Il faut donc examiner, selon la théorie de la confiance, si un tel acte
peut être interprété comme une volonté de s'obliger de manière abstraite
à l'égard de l'assignataire (sur la théorie de la confiance: cf. ATF
126 III 375 consid. 2e/aa; sur le pouvoir d'examen du Tribunal fédéral
dans ce cadre: cf. ATF 126 III 10 consid. 2b; 125 III 305 consid. 2b;
123 III 165 consid. 3a).

    Selon les usages commerciaux, la simple remise d'une copie traduit un
souci d'information, mais ne permet pas de déduire la volonté de prendre
un engagement distinct. La banque a manifestement voulu permettre à
l'assignataire, qui était présent lors de la réunion, de compléter son
dossier. Il aurait fallu cependant une mention plus précise pour que
l'assignataire puisse en déduire de bonne foi une volonté de la banque
de s'engager à son égard. Il faut d'ailleurs rappeler qu'il est apparu
lors de la réunion que ni l'assignant ni l'assignataire n'avaient encore
de comptes auprès de la défenderesse, de sorte que celle-ci n'était
à l'évidence pas provisionnée et qu'il était invraisemblable dans ces
circonstances qu'elle prenne un engagement abstrait dont on ne voit pas
le fondement économique. On doit déduire de ces circonstances, selon les
règles du droit fédéral sur l'interprétation des manifestations de volonté,
que la banque n'avait pas manifesté envers l'assignataire la volonté de
s'engager à son égard.

    cc) Il en résulte que la révocation de l'assignation est intervenue
en temps utile selon la disposition impérative de l'art. 470 al. 2 CO de
sorte que la banque n'était plus en droit, dans ses rapports contractuels
avec la demanderesse, d'exécuter l'ordre de transfert.

    f) Il a été constaté que la demanderesse avait transféré 500'000
US$, le 22 juin 1995, sur son compte auprès de la défenderesse. Il est
évident que la banque est débitrice de cette somme (cf. art. 481 CO;
DANIEL GUGGENHEIM, Les contrats de la pratique bancaire suisse, 4e éd.,
p. 151 s.).

    Les considérations qui précèdent montrent que l'assignation du
3 mars 1995 avait été valablement révoquée par la lettre du 14 juin
1995. Il ressort du pli du 27 juin 1995 que la défenderesse avait reçu la
révocation; celle-ci déployait donc ses effets. En exécutant néanmoins le
transfert le 28 juin 1995, la banque a procédé sans droit. Elle ne s'est
donc pas libérée par ce transfert à l'égard de son client; elle ne peut
lui opposer une opération contraire à ses instructions.

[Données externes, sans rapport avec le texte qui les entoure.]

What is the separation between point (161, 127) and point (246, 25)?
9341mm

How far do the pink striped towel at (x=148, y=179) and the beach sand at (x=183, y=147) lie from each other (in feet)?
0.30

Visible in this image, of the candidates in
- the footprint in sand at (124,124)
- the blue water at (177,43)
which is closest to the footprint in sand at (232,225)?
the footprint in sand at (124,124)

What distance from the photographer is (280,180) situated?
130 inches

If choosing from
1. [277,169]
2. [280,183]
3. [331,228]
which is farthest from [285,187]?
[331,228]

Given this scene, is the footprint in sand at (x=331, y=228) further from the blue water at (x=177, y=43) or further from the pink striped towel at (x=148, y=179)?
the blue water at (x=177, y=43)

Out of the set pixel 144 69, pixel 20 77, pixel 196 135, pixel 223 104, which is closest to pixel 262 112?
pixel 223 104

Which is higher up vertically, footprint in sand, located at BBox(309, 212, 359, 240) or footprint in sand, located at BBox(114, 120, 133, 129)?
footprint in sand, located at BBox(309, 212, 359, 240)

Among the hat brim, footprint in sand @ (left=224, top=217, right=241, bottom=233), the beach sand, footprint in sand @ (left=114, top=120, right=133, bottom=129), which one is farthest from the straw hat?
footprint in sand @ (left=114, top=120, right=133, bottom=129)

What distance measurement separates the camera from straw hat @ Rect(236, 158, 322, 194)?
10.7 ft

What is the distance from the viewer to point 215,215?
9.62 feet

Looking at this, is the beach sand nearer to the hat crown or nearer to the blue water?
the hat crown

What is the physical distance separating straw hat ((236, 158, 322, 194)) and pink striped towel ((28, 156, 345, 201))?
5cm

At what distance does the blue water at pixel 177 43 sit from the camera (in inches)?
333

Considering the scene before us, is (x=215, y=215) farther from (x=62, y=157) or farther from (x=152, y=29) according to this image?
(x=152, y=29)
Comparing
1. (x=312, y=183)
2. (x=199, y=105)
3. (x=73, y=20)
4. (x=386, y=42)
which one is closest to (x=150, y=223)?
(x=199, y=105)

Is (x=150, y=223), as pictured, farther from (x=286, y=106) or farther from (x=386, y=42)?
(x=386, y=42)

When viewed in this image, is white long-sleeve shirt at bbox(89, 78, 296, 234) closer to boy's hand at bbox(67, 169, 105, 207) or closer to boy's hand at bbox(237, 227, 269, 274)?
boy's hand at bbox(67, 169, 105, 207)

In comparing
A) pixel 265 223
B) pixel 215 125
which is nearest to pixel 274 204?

En conséquence,
le transfert n'a pas de fondement juridique à l'égard du client et la
défenderesse reste débitrice de la somme qui lui a été confiée en compte.

    La condamnation de la défenderesse à payer la contre-valeur de la
somme transférée ne viole donc pas le droit fédéral.

    g) Toute discussion sur l'existence d'un dommage est ici vaine. Il
ne s'agit en effet pas de réparer un préjudice. La banque est redevable
à l'égard de son client de la somme que celui-ci lui a confiée, dès lors
que le transfert auquel elle a procédé n'avait pas de fondement.

    La défenderesse aurait pu éventuellement exciper de compensation
avec une créance pour enrichissement illégitime, en établissant que le
transfert avait enrichi l'intimée, notamment en diminuant son passif
(sur cette question: cf. ATF 121 III 109 consid. 4a p. 116).

    Il ne ressort cependant pas des constatations cantonales que
l'intéressée aurait soulevé une telle exception - qui ne peut pas être
invoquée pour la première fois dans un recours en réforme (art. 55 al. 1
let. c 3ème phrase OJ; CORBOZ, Le recours en réforme au Tribunal fédéral,
in SJ 2000 II p. 1 ss, p. 46 n. 355).